Saved data entries
..........
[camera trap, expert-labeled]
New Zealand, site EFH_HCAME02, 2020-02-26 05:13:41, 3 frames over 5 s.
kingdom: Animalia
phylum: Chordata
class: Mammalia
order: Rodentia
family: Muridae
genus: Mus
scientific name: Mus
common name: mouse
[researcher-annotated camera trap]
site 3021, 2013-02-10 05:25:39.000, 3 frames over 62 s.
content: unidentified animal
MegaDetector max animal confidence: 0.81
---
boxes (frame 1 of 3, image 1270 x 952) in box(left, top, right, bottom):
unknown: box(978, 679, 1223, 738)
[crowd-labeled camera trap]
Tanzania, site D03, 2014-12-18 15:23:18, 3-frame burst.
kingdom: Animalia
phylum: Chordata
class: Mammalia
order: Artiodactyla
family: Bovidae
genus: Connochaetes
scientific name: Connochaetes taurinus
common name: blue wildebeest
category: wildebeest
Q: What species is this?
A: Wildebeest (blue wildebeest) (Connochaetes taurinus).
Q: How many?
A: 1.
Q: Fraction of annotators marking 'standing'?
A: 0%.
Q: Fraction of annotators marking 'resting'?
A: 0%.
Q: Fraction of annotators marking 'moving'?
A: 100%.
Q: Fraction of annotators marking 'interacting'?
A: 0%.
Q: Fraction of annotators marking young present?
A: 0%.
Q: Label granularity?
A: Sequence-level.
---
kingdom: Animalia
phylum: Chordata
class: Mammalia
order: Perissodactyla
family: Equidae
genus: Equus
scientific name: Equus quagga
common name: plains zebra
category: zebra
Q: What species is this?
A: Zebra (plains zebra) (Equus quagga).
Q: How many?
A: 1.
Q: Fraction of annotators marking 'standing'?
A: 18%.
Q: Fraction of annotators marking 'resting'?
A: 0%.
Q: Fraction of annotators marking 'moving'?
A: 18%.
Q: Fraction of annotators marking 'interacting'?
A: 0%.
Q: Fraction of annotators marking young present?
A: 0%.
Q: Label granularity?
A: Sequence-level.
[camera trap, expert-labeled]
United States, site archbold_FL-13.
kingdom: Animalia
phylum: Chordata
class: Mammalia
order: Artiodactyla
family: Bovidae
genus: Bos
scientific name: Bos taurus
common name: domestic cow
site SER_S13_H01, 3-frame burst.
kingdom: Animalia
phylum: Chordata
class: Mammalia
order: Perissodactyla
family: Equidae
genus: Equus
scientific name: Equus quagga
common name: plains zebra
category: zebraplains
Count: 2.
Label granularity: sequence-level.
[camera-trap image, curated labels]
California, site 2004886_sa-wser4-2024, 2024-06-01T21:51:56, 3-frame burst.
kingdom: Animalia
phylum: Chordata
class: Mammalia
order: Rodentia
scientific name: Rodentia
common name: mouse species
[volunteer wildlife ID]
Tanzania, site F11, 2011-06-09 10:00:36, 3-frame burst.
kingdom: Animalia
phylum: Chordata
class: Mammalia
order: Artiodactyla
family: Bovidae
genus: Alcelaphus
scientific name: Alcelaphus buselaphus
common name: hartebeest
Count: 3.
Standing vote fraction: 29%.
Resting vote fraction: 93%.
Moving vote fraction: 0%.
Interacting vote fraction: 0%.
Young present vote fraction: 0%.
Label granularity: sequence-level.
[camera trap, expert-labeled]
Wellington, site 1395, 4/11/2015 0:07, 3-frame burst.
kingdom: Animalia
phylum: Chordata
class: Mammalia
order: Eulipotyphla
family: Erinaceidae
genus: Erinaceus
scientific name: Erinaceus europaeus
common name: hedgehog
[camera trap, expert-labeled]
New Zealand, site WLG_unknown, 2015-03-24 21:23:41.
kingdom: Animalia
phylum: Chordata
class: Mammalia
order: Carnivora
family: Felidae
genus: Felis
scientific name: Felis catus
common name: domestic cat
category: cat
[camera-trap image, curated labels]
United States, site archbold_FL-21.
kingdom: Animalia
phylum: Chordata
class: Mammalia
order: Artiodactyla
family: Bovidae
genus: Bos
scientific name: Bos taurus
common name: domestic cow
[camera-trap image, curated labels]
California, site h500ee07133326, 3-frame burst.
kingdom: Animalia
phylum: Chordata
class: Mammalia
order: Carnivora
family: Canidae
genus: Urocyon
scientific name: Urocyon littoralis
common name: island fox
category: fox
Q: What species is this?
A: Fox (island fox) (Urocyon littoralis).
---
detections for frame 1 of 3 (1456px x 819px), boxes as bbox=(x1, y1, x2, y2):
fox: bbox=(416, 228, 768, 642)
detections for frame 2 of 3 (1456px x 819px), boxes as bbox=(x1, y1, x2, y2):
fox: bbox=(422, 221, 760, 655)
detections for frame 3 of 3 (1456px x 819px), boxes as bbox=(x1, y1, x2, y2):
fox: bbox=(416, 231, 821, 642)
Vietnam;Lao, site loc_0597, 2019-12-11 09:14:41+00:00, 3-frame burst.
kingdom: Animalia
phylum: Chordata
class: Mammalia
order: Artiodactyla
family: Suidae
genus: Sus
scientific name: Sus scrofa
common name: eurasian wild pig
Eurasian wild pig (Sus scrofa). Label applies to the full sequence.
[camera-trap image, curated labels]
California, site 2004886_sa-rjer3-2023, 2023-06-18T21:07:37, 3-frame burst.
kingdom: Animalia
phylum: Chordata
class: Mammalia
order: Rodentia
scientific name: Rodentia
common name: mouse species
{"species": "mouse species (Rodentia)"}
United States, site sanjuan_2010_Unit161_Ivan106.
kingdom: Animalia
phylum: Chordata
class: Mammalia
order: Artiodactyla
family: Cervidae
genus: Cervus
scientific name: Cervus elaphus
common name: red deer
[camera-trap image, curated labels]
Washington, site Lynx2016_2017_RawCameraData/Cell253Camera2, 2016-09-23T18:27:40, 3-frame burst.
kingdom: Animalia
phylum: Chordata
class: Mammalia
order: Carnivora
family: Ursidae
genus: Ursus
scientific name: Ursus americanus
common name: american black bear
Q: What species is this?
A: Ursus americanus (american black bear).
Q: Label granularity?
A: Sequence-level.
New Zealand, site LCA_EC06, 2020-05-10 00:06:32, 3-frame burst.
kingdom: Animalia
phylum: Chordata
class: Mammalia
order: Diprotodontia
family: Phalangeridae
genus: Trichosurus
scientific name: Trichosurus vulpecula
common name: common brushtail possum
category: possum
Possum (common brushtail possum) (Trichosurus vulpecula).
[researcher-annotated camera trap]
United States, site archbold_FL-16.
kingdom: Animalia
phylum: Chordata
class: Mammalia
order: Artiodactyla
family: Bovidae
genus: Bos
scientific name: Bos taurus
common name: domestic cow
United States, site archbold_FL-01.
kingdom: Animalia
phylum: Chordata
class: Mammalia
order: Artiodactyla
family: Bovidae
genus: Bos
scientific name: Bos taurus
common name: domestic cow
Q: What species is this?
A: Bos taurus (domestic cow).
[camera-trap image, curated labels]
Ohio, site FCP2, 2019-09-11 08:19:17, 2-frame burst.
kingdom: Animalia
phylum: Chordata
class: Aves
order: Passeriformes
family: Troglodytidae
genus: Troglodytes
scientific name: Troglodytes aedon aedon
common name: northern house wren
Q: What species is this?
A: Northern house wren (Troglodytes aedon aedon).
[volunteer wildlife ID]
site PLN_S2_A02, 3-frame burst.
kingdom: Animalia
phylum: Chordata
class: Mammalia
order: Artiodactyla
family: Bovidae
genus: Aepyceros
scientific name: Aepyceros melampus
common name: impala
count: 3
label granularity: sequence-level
..........
EXERCISE GOAL: Every record must be transcribed precisely, down to the last character.

WRITTEN ANSWER:
[camera trap, expert-labeled]
New Zealand, site EFH_HCAME02, 2020-02-26 05:13:41, 3 frames over 5 s.
kingdom: Animalia
phylum: Chordata
class: Mammalia
order: Rodentia
family: Muridae
genus: Mus
scientific name: Mus
common name: mouse
[researcher-annotated camera trap]
site 3021, 2013-02-10 05:25:39.000, 3 frames over 62 s.
content: unidentified animal
MegaDetector max animal confidence: 0.81
---
boxes (frame 1 of 3, image 1270 x 952) in box(left, top, right, bottom):
unknown: box(978, 679, 1223, 738)
[crowd-labeled camera trap]
Tanzania, site D03, 2014-12-18 15:23:18, 3-frame burst.
kingdom: Animalia
phylum: Chordata
class: Mammalia
order: Artiodactyla
family: Bovidae
genus: Connochaetes
scientific name: Connochaetes taurinus
common name: blue wildebeest
category: wildebeest
Q: What species is this?
A: Wildebeest (blue wildebeest) (Connochaetes taurinus).
Q: How many?
A: 1.
Q: Fraction of annotators marking 'standing'?
A: 0%.
Q: Fraction of annotators marking 'resting'?
A: 0%.
Q: Fraction of annotators marking 'moving'?
A: 100%.
Q: Fraction of annotators marking 'interacting'?
A: 0%.
Q: Fraction of annotators marking young present?
A: 0%.
Q: Label granularity?
A: Sequence-level.
---
kingdom: Animalia
phylum: Chordata
class: Mammalia
order: Perissodactyla
family: Equidae
genus: Equus
scientific name: Equus quagga
common name: plains zebra
category: zebra
Q: What species is this?
A: Zebra (plains zebra) (Equus quagga).
Q: How many?
A: 1.
Q: Fraction of annotators marking 'standing'?
A: 18%.
Q: Fraction of annotators marking 'resting'?
A: 0%.
Q: Fraction of annotators marking 'moving'?
A: 18%.
Q: Fraction of annotators marking 'interacting'?
A: 0%.
Q: Fraction of annotators marking young present?
A: 0%.
Q: Label granularity?
A: Sequence-level.
[camera trap, expert-labeled]
United States, site archbold_FL-13.
kingdom: Animalia
phylum: Chordata
class: Mammalia
order: Artiodactyla
family: Bovidae
genus: Bos
scientific name: Bos taurus
common name: domestic cow
site SER_S13_H01, 3-frame burst.
kingdom: Animalia
phylum: Chordata
class: Mammalia
order: Perissodactyla
family: Equidae
genus: Equus
scientific name: Equus quagga
common name: plains zebra
category: zebraplains
Count: 2.
Label granularity: sequence-level.
[camera-trap image, curated labels]
California, site 2004886_sa-wser4-2024, 2024-06-01T21:51:56, 3-frame burst.
kingdom: Animalia
phylum: Chordata
class: Mammalia
order: Rodentia
scientific name: Rodentia
common name: mouse species
[volunteer wildlife ID]
Tanzania, site F11, 2011-06-09 10:00:36, 3-frame burst.
kingdom: Animalia
phylum: Chordata
class: Mammalia
order: Artiodactyla
family: Bovidae
genus: Alcelaphus
scientific name: Alcelaphus buselaphus
common name: hartebeest
Count: 3.
Standing vote fraction: 29%.
Resting vote fraction: 93%.
Moving vote fraction: 0%.
Interacting vote fraction: 0%.
Young present vote fraction: 0%.
Label granularity: sequence-level.
[camera trap, expert-labeled]
Wellington, site 1395, 4/11/2015 0:07, 3-frame burst.
kingdom: Animalia
phylum: Chordata
class: Mammalia
order: Eulipotyphla
family: Erinaceidae
genus: Erinaceus
scientific name: Erinaceus europaeus
common name: hedgehog
[camera trap, expert-labeled]
New Zealand, site WLG_unknown, 2015-03-24 21:23:41.
kingdom: Animalia
phylum: Chordata
class: Mammalia
order: Carnivora
family: Felidae
genus: Felis
scientific name: Felis catus
common name: domestic cat
category: cat
[camera-trap image, curated labels]
United States, site archbold_FL-21.
kingdom: Animalia
phylum: Chordata
class: Mammalia
order: Artiodactyla
family: Bovidae
genus: Bos
scientific name: Bos taurus
common name: domestic cow
[camera-trap image, curated labels]
California, site h500ee07133326, 3-frame burst.
kingdom: Animalia
phylum: Chordata
class: Mammalia
order: Carnivora
family: Canidae
genus: Urocyon
scientific name: Urocyon littoralis
common name: island fox
category: fox
Q: What species is this?
A: Fox (island fox) (Urocyon littoralis).
---
detections for frame 1 of 3 (1456px x 819px), boxes as bbox=(x1, y1, x2, y2):
fox: bbox=(416, 228, 768, 642)
detections for frame 2 of 3 (1456px x 819px), boxes as bbox=(x1, y1, x2, y2):
fox: bbox=(422, 221, 760, 655)
detections for frame 3 of 3 (1456px x 819px), boxes as bbox=(x1, y1, x2, y2):
fox: bbox=(416, 231, 821, 642)
Vietnam;Lao, site loc_0597, 2019-12-11 09:14:41+00:00, 3-frame burst.
kingdom: Animalia
phylum: Chordata
class: Mammalia
order: Artiodactyla
family: Suidae
genus: Sus
scientific name: Sus scrofa
common name: eurasian wild pig
Eurasian wild pig (Sus scrofa). Label applies to the full sequence.
[camera-trap image, curated labels]
California, site 2004886_sa-rjer3-2023, 2023-06-18T21:07:37, 3-frame burst.
kingdom: Animalia
phylum: Chordata
class: Mammalia
order: Rodentia
scientific name: Rodentia
common name: mouse species
{"species": "mouse species (Rodentia)"}
United States, site sanjuan_2010_Unit161_Ivan106.
kingdom: Animalia
phylum: Chordata
class: Mammalia
order: Artiodactyla
family: Cervidae
genus: Cervus
scientific name: Cervus elaphus
common name: red deer
[camera-trap image, curated labels]
Washington, site Lynx2016_2017_RawCameraData/Cell253Camera2, 2016-09-23T18:27:40, 3-frame burst.
kingdom: Animalia
phylum: Chordata
class: Mammalia
order: Carnivora
family: Ursidae
genus: Ursus
scientific name: Ursus americanus
common name: american black bear
Q: What species is this?
A: Ursus americanus (american black bear).
Q: Label granularity?
A: Sequence-level.
New Zealand, site LCA_EC06, 2020-05-10 00:06:32, 3-frame burst.
kingdom: Animalia
phylum: Chordata
class: Mammalia
order: Diprotodontia
family: Phalangeridae
genus: Trichosurus
scientific name: Trichosurus vulpecula
common name: common brushtail possum
category: possum
Possum (common brushtail possum) (Trichosurus vulpecula).
[researcher-annotated camera trap]
United States, site archbold_FL-16.
kingdom: Animalia
phylum: Chordata
class: Mammalia
order: Artiodactyla
family: Bovidae
genus: Bos
scientific name: Bos taurus
common name: domestic cow
United States, site archbold_FL-01.
kingdom: Animalia
phylum: Chordata
class: Mammalia
order: Artiodactyla
family: Bovidae
genus: Bos
scientific name: Bos taurus
common name: domestic cow
Q: What species is this?
A: Bos taurus (domestic cow).
[camera-trap image, curated labels]
Ohio, site FCP2, 2019-09-11 08:19:17, 2-frame burst.
kingdom: Animalia
phylum: Chordata
class: Aves
order: Passeriformes
family: Troglodytidae
genus: Troglodytes
scientific name: Troglodytes aedon aedon
common name: northern house wren
Q: What species is this?
A: Northern house wren (Troglodytes aedon aedon).
[volunteer wildlife ID]
site PLN_S2_A02, 3-frame burst.
kingdom: Animalia
phylum: Chordata
class: Mammalia
order: Artiodactyla
family: Bovidae
genus: Aepyceros
scientific name: Aepyceros melampus
common name: impala
count: 3
label granularity: sequence-level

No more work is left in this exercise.